The King of Cool rules in the raw

by Carl Johnston / Manchester Evening News

4th November 1991

THE prospect of seeing David Bowie at a tiny venue which goes big on atmosphere was an appealing one.

The 40,000 who endured last year’s greatest hits extravaganza at Maine Road – which had its fair share of the nasty side-effect associated with stadium rock – will agree with that.

Yet not many more than 800 excited and curious supporters got the chance to see his latest project at the International 2 club, Longsight, last night.

Those who have followed Tin Machine’s desperate struggle to be taken seriously will know that The White Duke has shunned his millionaire lifestyle to rediscover his musical roots.

This was a rare chance to see Bowie in the raw. And Tin Machine regularly displayed their talents as skilled songwriters. And Heaven’s In Here, a Bowie composition, had the King of Cool stripping off a physique which had the ladies drooling.
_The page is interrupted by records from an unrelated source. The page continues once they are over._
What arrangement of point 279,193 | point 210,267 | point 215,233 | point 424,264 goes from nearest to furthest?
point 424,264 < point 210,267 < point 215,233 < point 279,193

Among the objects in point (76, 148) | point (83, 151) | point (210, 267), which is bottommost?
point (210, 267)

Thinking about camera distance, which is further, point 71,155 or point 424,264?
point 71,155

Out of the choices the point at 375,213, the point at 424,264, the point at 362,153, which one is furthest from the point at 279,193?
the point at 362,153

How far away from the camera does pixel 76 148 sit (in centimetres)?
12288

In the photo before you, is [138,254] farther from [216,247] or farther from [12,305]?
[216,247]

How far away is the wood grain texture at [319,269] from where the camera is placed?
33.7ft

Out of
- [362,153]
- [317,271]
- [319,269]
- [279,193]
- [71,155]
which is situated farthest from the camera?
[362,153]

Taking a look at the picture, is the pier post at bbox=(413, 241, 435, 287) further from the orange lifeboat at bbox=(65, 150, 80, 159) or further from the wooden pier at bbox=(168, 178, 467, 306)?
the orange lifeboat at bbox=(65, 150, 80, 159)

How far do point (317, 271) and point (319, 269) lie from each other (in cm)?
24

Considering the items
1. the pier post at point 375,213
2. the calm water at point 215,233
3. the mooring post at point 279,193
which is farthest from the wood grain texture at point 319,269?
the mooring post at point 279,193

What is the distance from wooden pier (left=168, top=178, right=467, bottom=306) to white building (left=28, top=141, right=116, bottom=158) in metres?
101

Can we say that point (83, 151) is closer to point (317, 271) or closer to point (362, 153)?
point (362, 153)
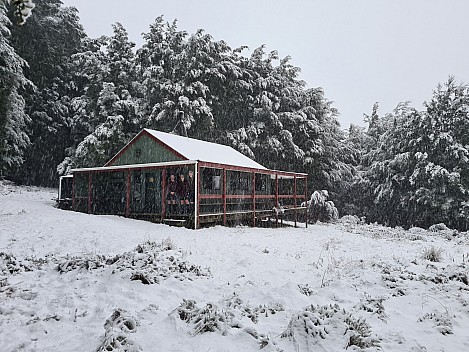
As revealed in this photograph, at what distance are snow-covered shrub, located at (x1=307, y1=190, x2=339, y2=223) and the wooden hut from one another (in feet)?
17.3

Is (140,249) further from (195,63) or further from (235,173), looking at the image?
(195,63)

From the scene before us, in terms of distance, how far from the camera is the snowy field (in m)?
4.11

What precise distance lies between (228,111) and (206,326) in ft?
92.8

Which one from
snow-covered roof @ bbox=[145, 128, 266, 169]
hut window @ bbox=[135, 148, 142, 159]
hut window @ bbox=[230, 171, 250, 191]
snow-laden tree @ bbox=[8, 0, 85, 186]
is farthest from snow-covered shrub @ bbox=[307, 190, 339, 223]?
snow-laden tree @ bbox=[8, 0, 85, 186]

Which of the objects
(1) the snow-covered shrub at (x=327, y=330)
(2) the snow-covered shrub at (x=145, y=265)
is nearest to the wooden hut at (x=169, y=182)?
(2) the snow-covered shrub at (x=145, y=265)

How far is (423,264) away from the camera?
25.4 feet

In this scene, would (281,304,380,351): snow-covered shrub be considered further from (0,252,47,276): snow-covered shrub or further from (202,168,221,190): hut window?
(202,168,221,190): hut window

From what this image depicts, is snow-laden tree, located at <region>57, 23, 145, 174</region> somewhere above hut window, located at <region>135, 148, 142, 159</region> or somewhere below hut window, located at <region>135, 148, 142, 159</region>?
above

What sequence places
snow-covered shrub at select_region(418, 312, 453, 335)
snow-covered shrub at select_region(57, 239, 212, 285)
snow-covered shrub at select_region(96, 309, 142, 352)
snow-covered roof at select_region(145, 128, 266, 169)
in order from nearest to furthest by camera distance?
snow-covered shrub at select_region(96, 309, 142, 352) < snow-covered shrub at select_region(418, 312, 453, 335) < snow-covered shrub at select_region(57, 239, 212, 285) < snow-covered roof at select_region(145, 128, 266, 169)

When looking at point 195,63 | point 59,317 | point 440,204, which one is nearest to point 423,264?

His mammoth presence wasn’t over-shadowed when he handed over the limelight to his new partners. Even drummer Hunt Sales’ “moment with Stateside” was snatched away when Bowie added some backing vocals.

It makes it impossible to perceive Tin Machine as anything other than Bowie’s Band. But Reeves Gabrels does plenty on lead guitar to earn his place alongside one of rock’s biggest legends.

And Bowie booted into touch the critics who have tried to squeeze the life out of Tin Machine’s so far brief career.